Romney campaigning 'pretty darn hard' to November

AFP , Tuesday 25 Sep 2012

Republican candidate Mitt Romney pledges to fight to bitter end in presidential race, lashes out at President Barack Obama's policies and vows more aggressive campaign

Romney
Mitt Romney speaks in Pueblo, Colorado, Monday (Photo: AP)

Presidential candidate Mitt Romney insisted on Monday he was headed for election day victory despite polls showing him the underdog, and he leveled new criticism at President Barack Obama's foreign policy as running mate Paul Ryan rolled out on a three-day bus tour across the Midwestern state seen as critical for the Republican ticket's White House hopes.

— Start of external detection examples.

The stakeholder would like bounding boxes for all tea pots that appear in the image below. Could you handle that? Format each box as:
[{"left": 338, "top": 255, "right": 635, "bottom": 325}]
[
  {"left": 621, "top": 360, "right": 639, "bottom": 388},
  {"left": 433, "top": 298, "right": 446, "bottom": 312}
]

Romney is back on the stump pushing his economic message in the final six weeks to 6 November, on the back of last week's opprobrium for his comments disparaging "47 percent" of Americans as government-dependent freeloaders.

He also earned criticism for spending more time fundraising than on public campaign events.

But after trying to draw a line under his 47 percent comments, insisting he would be a president who worked for all Americans, Romney vowed to lay out a thorough ground assault, reassuring voters that he and Ryan were "very anxious to get out and speak with as many people as we can."

"We hit the road pretty darn hard," Romney told ABC News after an appearance in Colorado.

Romney and Ryan will both campaign in Ohio on Tuesday, the first time the pair have appeared together at an event since 1 September.

In another interview – part of a series of quick hits with US networks Monday – Romney went so far as to predict victory.

"I'm very pleased with the fact that we have a campaign that is taking our message to the people across America and look, we're going to win," he told NBC News. "There is no question in my mind. We're going to win."

Ohio and Florida are seen as the two monumental battlegrounds of 2012, and after a handful of events in the Sunshine State late last week, Romney complete the final two days of the tour through the former.

"This is ground zero," Republican National Committee chairman Reince Priebus, acknowledging the importance of the Buckeye state, told a crowd of about 1,200 people in Lima as they awaited Ryan.

"This is our rendezvous with destiny."

Ohio is pretty much a must-win for Romney; no Republican has ever been elected president without winning the state, and Obama is currently ahead by about four percentage points here, according to a RealClearPolitics average of polls.

In Lima, Ryan bounded out on stage and quickly lashed Obama for what he said was four years of economic failure, citing 43 straight months of unemployment above eight percent.

The US economy is "barely limping along, and the president has no idea how to grow it," Ryan said.

"The contrast could not be clearer in this election," he added, as he laid out the case for Romney, a multimillionaire investor who he said has the business know-how and experience to turn around the flagging economy.

But it was clear from a participant at Ryan's event that conservatives want to see more toughness from their candidates as they go up against the incumbent machinery.

"We need backbone in the Republican Party," 61-year-old Ohioan Dan Hermiller told Ryan, in comments that elicited cheers from the crowd.

Afterward Hermiller told AFP that Republicans need to "stand their ground" in Washington "instead of decaying and falling backward to the Democrats" on issues like federal spending.

One could argue that Romney has sharpened his tone. He hit out at Obama's comments on CBS's Sunday news hour "60 Minutes," in which the president said the economy has seen "some success" in emerging from recession and creating jobs.

"This is a tough time for the country, and status quo is not going to cut it," Romney said.

He also accused Obama of downplaying deadly Middle East violence as "bumps in the road."

The White House branded such Republican attacks as "desperate and offensive," but Romney said the president's comments smacked of weak US leadership.

"When the president was speaking about bumps in the road he was talking about the developments in the Middle East and that includes an assassination," Romney told NBC, referring to the death of the US ambassador to Libya.

"It includes a Muslim brotherhood individual becoming president of Egypt, it includes Syria being in tumult, it includes Iran being on the cusp of having nuclear capability, it includes Pakistan being in commotion."